DNA pooling strategies are highly sensitive to these effects, as the real influence of genotype stratification (true microdifferentiation) cannot be discriminated from allelic stratification. Although novel statistical methods have been proposed to deal with this problem, including the use of either background markers,[38, 39] genomic controls,[40, 41] structured association,[42, 43] or hundreds of thousands of markers,[37] for this particular type of strategy we strongly recommend the use of methodologies, as the one described by Turakulov and Easteal,[39] that not only define a minimum number of highly selected SNPs but which can also be applied under a sequential strategy.

An additional issue refers to the definition of the sample size, not only for the original stem pools, but also for the size of the bootstrapped pools and number of steps. Though in theory, the higher the size of the stem pool, the higher the potential number of bootstrapped replicated sub-samples (higher variance), in practical terms pools of 96 samples that adjust to standard plates of a broad number of current technological robotic supports, will be of choice. Similarly, we have theoretically and empirically observed that bootstrapped replicates of 50% maximize the information. With regards to the number of sequential steps of replication, we empirically found that once reached the forth step of resampling, quantitative fluctuations are small.
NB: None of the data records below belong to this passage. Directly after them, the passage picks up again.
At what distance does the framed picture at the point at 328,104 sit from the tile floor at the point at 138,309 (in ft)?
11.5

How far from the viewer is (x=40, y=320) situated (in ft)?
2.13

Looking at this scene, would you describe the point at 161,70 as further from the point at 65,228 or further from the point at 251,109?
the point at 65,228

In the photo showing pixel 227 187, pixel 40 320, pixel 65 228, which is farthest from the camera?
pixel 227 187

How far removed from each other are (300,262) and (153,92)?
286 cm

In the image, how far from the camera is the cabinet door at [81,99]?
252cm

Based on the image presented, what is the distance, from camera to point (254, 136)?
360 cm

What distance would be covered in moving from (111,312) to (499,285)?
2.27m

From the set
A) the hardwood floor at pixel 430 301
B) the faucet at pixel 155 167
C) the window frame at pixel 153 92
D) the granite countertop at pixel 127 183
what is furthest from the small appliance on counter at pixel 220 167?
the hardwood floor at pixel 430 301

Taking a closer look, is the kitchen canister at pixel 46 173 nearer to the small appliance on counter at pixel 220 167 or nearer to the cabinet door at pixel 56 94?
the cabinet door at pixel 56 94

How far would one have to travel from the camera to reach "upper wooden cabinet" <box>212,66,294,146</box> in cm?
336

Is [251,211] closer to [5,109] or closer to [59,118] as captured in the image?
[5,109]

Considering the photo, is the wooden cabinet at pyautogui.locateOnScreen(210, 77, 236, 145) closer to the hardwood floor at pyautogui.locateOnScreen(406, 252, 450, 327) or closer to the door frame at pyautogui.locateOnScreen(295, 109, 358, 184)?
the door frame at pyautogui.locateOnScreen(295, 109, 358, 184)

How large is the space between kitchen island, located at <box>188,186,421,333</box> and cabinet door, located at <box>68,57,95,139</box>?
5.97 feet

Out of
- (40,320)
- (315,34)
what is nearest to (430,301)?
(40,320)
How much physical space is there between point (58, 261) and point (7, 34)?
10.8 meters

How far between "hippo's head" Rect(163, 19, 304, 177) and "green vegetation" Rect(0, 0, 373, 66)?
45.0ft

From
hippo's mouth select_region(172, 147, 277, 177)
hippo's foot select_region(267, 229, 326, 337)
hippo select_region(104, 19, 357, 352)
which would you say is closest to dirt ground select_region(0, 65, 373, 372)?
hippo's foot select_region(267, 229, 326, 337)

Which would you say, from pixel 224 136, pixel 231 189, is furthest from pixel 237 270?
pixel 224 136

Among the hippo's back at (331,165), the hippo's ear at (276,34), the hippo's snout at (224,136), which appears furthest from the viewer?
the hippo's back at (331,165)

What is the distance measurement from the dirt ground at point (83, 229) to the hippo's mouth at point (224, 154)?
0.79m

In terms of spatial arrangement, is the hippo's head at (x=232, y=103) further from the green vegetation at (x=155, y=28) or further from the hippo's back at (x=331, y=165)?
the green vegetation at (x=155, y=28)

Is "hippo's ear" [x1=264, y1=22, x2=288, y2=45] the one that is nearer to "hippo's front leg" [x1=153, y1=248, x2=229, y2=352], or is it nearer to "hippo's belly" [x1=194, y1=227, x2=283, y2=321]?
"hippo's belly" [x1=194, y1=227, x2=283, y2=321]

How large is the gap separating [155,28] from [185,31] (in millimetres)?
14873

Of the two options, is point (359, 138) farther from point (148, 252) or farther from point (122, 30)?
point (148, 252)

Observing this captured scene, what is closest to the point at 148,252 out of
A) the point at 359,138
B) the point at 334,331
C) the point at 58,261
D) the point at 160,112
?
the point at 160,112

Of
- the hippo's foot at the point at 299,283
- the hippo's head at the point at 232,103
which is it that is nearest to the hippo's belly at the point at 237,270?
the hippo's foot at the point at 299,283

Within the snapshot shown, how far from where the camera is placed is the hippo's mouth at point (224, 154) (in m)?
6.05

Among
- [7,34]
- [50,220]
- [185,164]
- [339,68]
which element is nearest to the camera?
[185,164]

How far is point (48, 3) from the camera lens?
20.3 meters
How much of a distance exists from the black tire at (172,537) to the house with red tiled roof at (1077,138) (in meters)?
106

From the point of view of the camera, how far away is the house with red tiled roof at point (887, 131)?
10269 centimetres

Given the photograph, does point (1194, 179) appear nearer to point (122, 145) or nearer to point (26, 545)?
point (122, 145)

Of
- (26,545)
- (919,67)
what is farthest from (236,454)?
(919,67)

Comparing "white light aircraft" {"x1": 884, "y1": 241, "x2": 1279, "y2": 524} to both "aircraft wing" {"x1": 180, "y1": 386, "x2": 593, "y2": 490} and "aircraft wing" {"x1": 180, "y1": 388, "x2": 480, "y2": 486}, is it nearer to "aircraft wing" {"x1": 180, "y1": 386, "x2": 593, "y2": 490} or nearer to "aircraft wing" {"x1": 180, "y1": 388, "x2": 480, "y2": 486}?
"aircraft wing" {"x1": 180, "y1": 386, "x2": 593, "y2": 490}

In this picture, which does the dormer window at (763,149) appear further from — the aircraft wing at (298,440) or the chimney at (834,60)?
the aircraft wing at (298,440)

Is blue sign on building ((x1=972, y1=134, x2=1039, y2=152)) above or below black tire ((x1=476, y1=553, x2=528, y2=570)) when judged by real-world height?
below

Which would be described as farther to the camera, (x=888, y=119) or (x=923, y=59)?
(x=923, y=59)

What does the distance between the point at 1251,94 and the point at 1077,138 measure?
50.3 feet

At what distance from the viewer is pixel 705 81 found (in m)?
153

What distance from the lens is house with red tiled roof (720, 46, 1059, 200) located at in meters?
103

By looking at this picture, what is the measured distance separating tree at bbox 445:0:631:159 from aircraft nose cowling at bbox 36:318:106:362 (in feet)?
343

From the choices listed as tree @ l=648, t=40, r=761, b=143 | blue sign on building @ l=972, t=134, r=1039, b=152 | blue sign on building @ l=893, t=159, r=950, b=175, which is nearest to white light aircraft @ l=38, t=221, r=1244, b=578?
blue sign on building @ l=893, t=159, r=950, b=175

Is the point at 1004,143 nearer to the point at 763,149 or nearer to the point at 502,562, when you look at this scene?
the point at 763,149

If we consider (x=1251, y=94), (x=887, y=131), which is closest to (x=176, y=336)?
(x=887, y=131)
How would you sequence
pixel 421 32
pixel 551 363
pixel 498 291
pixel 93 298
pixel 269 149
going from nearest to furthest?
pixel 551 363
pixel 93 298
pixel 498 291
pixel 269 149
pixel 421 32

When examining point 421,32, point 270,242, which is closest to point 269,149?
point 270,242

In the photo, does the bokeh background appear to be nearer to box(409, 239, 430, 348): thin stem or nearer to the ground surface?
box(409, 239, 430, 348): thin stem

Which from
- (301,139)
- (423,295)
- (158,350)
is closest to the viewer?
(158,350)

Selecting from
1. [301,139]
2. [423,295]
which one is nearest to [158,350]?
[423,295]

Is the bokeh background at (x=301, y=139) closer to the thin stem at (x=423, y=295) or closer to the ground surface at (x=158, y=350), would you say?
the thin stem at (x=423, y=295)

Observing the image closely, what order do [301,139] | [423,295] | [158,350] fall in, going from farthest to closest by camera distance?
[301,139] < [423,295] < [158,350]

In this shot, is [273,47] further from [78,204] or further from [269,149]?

Though the need for replication is clear, we considered that the demonstrated technique, as well as the new findings described here, might provide important insights both into the natural history of AD, as well as a novel methodology that can be applied to a wide variety of conditions. These results will feedback from further replications in cohorts of patients with sporadic forms of AD, other type of dementia, and patients with minimal cognitive impairment. Though it is difficult to warrant that the same group of genes might be commonly causal for this wide spectrum of pathologies, the fact that some usual suspects, that is, CADPS2, are showing up, indicates that these findings originated from the use of conspicuous and homogenous forms of a pathology might be proficient for broad applications.